Tuttavia la storia dimostra che tali elevati livelli di debito non possono essere risolti con metodi ordinari. Sono necessarie misure eccezionali, quali prelievi sugli asset privati più alti, come quelli realizzati con successo in Germania e in Giappone nel periodo post bellico. Quando i tassi di interesse reali torneranno a crescere, noi dovremo fare lo stesso, tassando i multi milionari ed i miliardari. Qualcuno sosterrà che questo è impossibile, ma in realtà è un semplice trasferimento delle scritture contabili. Non si può dire lo stesso del riscaldamento globale, delle sfide della sanità pubblica e della formazione, che non possono essere risolte con un tratto di penna.

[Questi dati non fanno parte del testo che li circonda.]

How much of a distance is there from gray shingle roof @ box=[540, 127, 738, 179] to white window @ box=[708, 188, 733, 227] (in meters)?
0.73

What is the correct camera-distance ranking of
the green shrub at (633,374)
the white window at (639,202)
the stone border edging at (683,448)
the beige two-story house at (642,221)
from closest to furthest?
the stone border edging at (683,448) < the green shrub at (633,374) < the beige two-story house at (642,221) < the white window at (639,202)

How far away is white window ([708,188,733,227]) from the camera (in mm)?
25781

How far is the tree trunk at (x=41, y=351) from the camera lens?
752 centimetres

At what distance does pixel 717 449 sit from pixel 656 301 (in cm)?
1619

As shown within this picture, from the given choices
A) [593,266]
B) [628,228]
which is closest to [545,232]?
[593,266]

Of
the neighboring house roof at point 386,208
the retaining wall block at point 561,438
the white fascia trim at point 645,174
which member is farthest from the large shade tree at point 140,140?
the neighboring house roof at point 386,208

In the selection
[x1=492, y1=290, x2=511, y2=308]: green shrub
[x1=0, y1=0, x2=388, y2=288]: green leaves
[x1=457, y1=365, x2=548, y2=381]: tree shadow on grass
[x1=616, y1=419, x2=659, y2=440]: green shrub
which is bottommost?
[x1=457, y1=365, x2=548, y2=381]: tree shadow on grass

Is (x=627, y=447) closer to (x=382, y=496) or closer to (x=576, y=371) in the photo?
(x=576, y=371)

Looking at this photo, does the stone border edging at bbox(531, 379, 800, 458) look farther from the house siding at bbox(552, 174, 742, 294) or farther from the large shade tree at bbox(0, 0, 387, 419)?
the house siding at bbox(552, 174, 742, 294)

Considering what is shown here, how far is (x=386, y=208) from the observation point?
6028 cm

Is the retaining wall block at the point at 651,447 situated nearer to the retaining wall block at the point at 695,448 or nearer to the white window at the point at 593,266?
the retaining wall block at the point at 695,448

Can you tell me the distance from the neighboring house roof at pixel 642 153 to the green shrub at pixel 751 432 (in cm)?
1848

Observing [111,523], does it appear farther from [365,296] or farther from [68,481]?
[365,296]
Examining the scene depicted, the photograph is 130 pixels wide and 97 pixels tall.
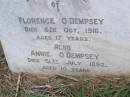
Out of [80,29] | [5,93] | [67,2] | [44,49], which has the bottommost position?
[5,93]

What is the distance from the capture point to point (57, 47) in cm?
180

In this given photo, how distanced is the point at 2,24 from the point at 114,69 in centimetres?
70

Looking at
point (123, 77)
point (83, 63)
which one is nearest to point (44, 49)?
point (83, 63)

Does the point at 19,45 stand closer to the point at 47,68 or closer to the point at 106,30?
the point at 47,68

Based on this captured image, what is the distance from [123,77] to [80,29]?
44 cm

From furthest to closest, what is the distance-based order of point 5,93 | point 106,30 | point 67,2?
point 5,93 → point 106,30 → point 67,2

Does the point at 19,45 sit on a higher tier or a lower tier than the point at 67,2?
lower

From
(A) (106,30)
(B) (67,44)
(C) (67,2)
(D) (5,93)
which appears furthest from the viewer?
(D) (5,93)

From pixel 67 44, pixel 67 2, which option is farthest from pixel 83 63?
pixel 67 2

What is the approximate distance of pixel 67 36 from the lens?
173 centimetres

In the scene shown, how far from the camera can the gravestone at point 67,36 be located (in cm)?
159

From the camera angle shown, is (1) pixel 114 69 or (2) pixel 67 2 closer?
(2) pixel 67 2

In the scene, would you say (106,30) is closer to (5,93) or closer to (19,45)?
(19,45)

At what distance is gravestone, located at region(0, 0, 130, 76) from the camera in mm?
1593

Se adesso esaminiamo i dettagli delle proposte del rapporto di Draghi, ovviamente c’è molto da criticare, e questa è una cosa buona. Una volta che venga accettato il principio secondo il quale l’Europa ha bisogno di investire in modo massiccio, è salutare che siano espresse diverse visioni in rapporto al tipo di modello di sviluppo ed agli indicatori di benessere che vogliamo promuovere. L’approccio di Draghi, da questo punto di vista, è tecnofilo, mercantile e consumistico. Egli enfatizza sussidi pubblici su larga scala agli investimenti privati nelle tecnologie digitali, nell’intelligenza artificiale e nell’ambiente. Tuttavia, ci sono tutte le ragioni per credere che l’Europa dovrebbe cogliere l’opportunità di sviluppare altre modalità di governo ed evitare di dare, ancora una volta, pieno potere ai grandi gruppi capitalistici privati nel gestire i nostri dati, le nostre fonti di energia o le nostre reti di trasporto.

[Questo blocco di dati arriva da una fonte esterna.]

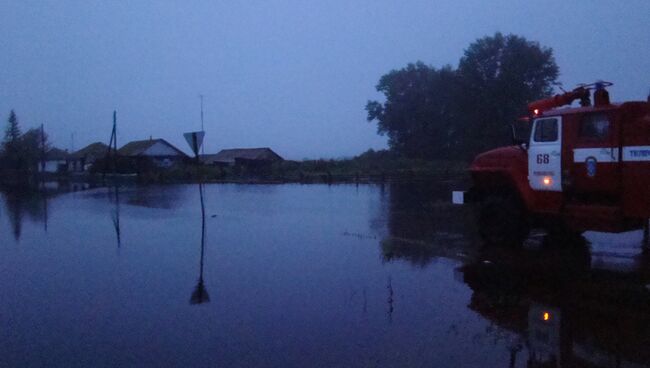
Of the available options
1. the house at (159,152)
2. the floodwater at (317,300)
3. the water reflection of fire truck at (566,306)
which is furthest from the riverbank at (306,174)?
the water reflection of fire truck at (566,306)

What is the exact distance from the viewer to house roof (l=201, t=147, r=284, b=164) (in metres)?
66.7

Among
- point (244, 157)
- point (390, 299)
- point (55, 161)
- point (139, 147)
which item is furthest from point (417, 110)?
point (390, 299)

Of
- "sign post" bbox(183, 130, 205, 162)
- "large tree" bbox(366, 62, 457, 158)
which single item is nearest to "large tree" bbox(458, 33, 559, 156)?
"large tree" bbox(366, 62, 457, 158)

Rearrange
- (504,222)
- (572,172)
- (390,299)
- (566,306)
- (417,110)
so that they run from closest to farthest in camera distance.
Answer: (566,306) < (390,299) < (572,172) < (504,222) < (417,110)

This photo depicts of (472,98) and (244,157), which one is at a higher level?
(472,98)

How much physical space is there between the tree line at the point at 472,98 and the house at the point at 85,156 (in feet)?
134

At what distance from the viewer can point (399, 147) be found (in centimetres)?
6494

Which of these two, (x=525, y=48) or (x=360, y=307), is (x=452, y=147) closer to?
(x=525, y=48)

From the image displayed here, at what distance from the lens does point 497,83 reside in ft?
169

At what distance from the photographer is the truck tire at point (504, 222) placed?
11484 mm

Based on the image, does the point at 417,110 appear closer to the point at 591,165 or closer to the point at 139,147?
the point at 139,147

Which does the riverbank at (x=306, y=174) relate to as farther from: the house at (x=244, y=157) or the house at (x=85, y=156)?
the house at (x=85, y=156)

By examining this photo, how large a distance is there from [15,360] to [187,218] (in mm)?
12189

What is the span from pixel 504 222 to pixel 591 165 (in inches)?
85.4
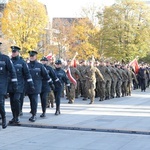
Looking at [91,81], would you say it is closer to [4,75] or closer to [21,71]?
[21,71]

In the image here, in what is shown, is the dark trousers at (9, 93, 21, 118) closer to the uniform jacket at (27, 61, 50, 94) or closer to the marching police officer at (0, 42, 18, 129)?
the marching police officer at (0, 42, 18, 129)

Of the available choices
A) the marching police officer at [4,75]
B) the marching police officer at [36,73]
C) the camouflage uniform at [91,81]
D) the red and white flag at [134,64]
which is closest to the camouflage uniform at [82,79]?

Draghi considera anche gli investimenti pubblici, ad esempio nella ricerca e nell’istruzione superiore, ma in un modo eccessivamente elitario e restrittivo. Egli propone che il Consiglio Europeo della Ricerca dovrebbe finanziare direttamente le università (e non solo i progetti di ricerca individuali), il che sarebbe un’ottima cosa. Sfortunatamente, il rapporto propone di concentrarsi solo su pochi poli di eccellenza nelle principali metropoli, il che sarebbe economicamente pericoloso e politicamente inaccettabile. La sanità pubblica e gli ospedali sono quasi completamente assenti nel rapporto.

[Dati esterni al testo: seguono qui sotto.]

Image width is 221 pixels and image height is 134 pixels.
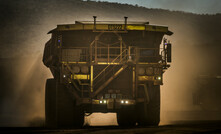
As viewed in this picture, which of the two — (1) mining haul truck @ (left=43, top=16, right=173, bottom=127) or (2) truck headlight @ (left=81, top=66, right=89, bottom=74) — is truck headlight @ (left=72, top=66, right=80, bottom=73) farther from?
(2) truck headlight @ (left=81, top=66, right=89, bottom=74)

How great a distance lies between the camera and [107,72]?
13.4 meters

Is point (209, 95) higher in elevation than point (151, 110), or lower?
lower

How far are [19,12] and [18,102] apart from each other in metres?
41.4

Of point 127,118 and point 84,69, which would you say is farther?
point 127,118

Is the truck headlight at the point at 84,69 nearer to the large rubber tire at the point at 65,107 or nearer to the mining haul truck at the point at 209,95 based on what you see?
the large rubber tire at the point at 65,107

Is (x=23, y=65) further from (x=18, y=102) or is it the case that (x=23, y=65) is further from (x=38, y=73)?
(x=18, y=102)

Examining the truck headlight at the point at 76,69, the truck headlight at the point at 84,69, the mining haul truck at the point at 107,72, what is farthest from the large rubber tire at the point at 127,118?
the truck headlight at the point at 76,69

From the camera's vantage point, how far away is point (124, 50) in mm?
13438

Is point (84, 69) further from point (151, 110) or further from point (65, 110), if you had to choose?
point (151, 110)

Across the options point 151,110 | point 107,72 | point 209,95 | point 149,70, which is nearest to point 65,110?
point 107,72

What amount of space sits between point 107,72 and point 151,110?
2.02 meters

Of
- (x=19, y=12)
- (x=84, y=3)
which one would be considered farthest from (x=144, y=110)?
(x=84, y=3)

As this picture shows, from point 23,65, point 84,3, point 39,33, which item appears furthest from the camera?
point 84,3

Parlando in generale, perché un tale piano di investimenti venga adottato, è essenziale che i territori svantaggiati e le regioni più svantaggiate – compresi quelli, ad esempio, della Germania – beneficino di risorse massicce e visibili. Se la Francia, la Germania, l’Italia e la Spagna, che considerate assieme realizzano tre quarti della popolazione e del PIL dell’eurozona, possono concordare su un compromesso equilibrato, socialmente e territorialmente inclusivo, allora sarà possibile procedere senza attendere l’unanimità, basandosi su un gruppo centrale di paesi (come previsto nel rapporto Draghi). Questo è il dibattito nel quale adesso l’Europa deve impegnarsi.